SHOE STORIES - Daniel’s Story – Black ‘47

My name is Daniel Tighe / Tye, I am 12 years old, in May 1847 the worst year of the Great Irish Famine, I walked this path from Strokestown to Dublin heading for a Ship and in hope of a new life in North America. Follow in the footsteps of my story through the 30 pairs of Bronze Shoes along the National Famine Way.

I was glad to leave the busy town and get back on the canal path. John and I watch two butterflies flutter in the sunlight and overhead high in the leafy trees could hear a pair of wood pigeons who have somehow managed to survive and make a nest.

Da showed me how to use a sling and stone to try and catch a fat woodpigeon in the woods for Mam to put in the pot, but soon near us all the woodpigeons had gone

We slow down as we pass a graveyard in Kilpatrick, for two men are there with shovels busy burying the dead. They have a cart piled high with bodies and Uncle William said they needed to bury them quickly in the earth and have a trap coffin to use. ‘A what ?’ I said. ‘ Hush Daniel, the little ones. It’s a coffin with a hinged bottom which opens to drop the poor soul into the grave and can be used again and again. More dignity than what those in the ditches in Tarmonbarry got.’ I appreciate the way Uncle William treats me like a grown up.

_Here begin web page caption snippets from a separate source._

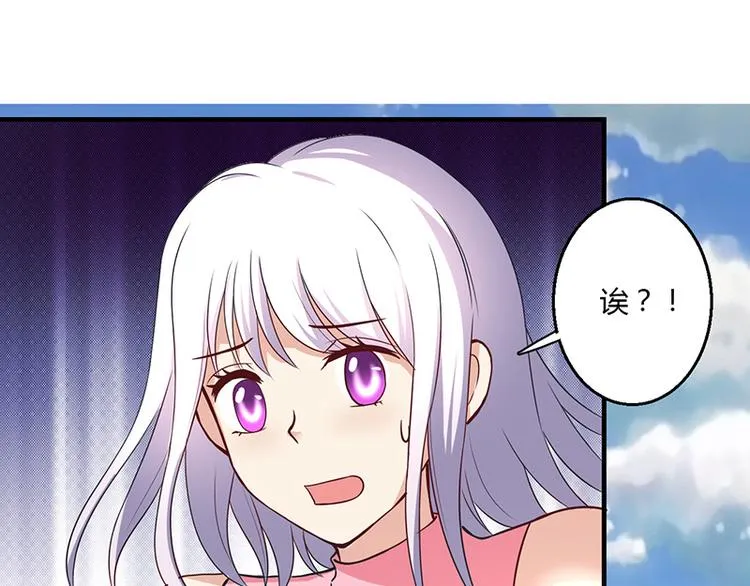 第13话 第143页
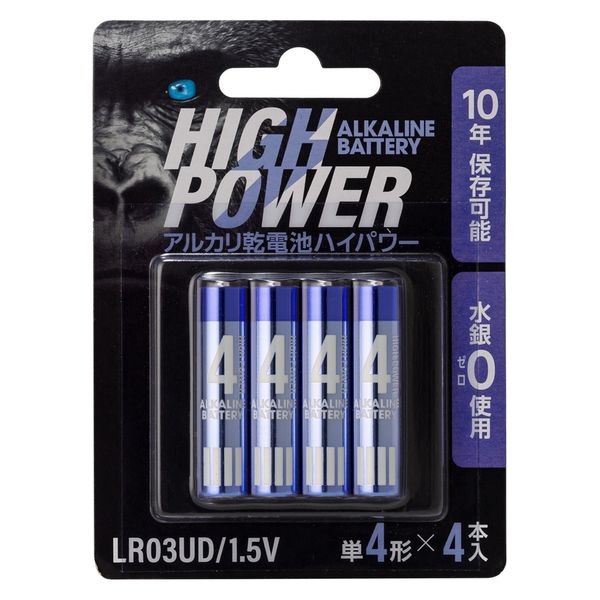 伊藤忠リーテイルリンク（株） アルカリ乾電池UDハイパワー　単4　4P　ブリスター 日用品 ノンフード×10個 4933691977992（直送品）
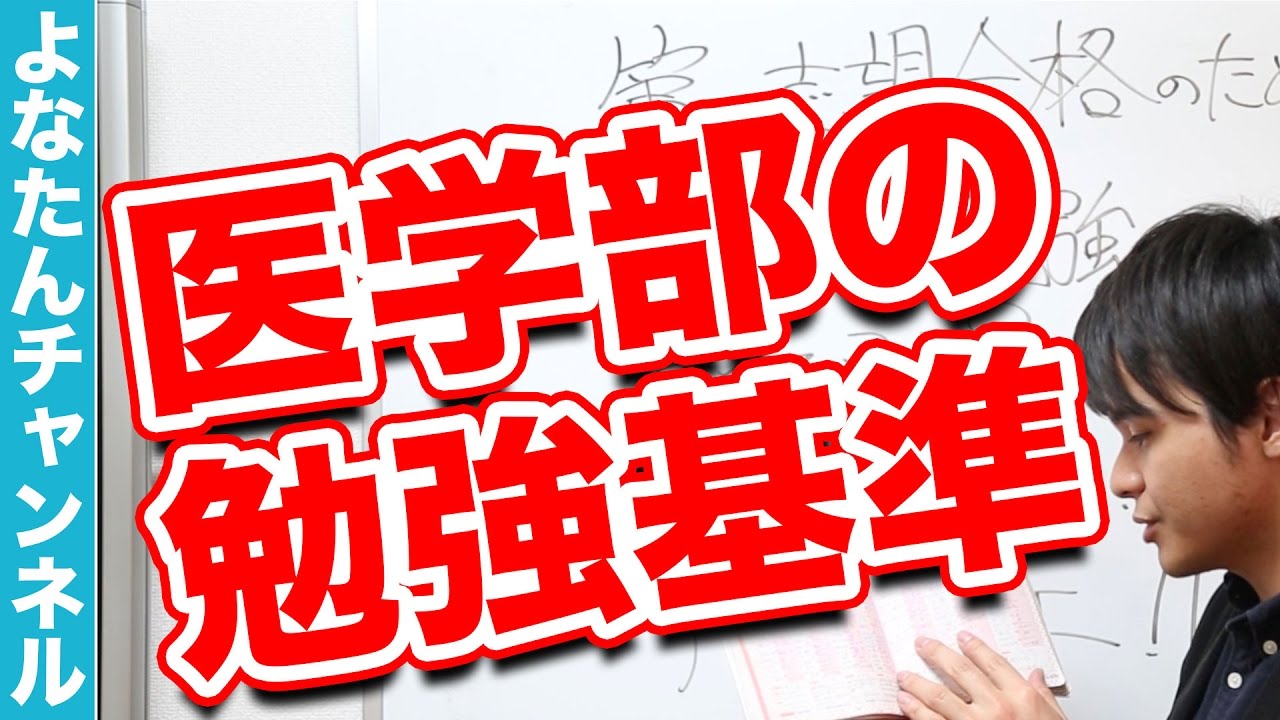 医学部受験攻略法 勉強法 合格する方法 パーソナルトレーナー  勉強計画 鍛え方 偏差値30台から医学部合格者を出した受験攻略法がマンガになって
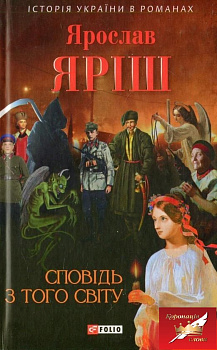 Сповідь з того світу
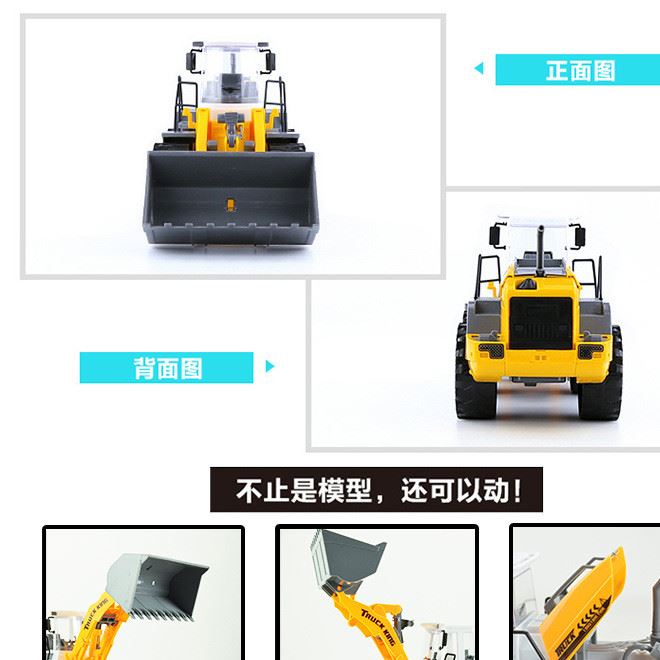 工廠直銷特大號(hào)兒童挖掘機(jī)車推土機(jī)玩具慣性工程車模型沙灘玩具車示例圖10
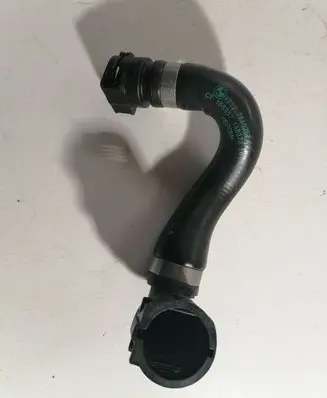 BMW 3 F30 F35 F31 Gearbox oil cooler pipe/hose 7640287 1712764028703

Likely many had died of fever like poor Father had. It was a terrible sight for most of the dead had little clothes and only a blanket flung over them. Mam and the women began to cry. I put my arms around Catherine for she looks like a little white ghost.

Kilpatrick Bridge


Kilpatrick is it site of a cholera graveyard dating from 1832, although an earlier graveyard many have existed on the site. Cholera first appeared in Ireland in March 1832, having spread from England and Scotland into the ports of Belfast and Dublin before making its way rapidly across the country. It struck fear into the heart of society as it cause was unknown and its effects deadly – both rich and poor were often struck down within 12 hours of contracting the disease. Some communities attempted to prevent cholera from entering their communities by disrupting travel, including the cutting canal banks to prevent the passage of boats as was reported on the Grand Canal outside Tullamore in June 1832. Individuals who attended wakes were vulnerable to the contagion. The local board of health in Mullingar faced resistance when attempting to introduce emergency burial regulations in September 1832 and there were calls for protective escorts for the cholera dead as burials in regular graveyards proved controversial. It was also reported to government that the building selected as a temporary cholera hospital in Mullingar by the Board of Heath was unsuitable and that the County Infirmary be used instead. Cholera struck again in April 1849, the worst of the Famine years in Mullingar, as the overcrowded town was again hit by a cholera outbreak, contributing to more deaths in 1849 than in previous years. Though not directly caused by famine conditions, the disease hit the poor, unsanitary and overcrowded area of Cabbage Street and it’s weakened inhabitants hardest. It is more than likely that victims of this later epidemic were also buried at Kilpatrick.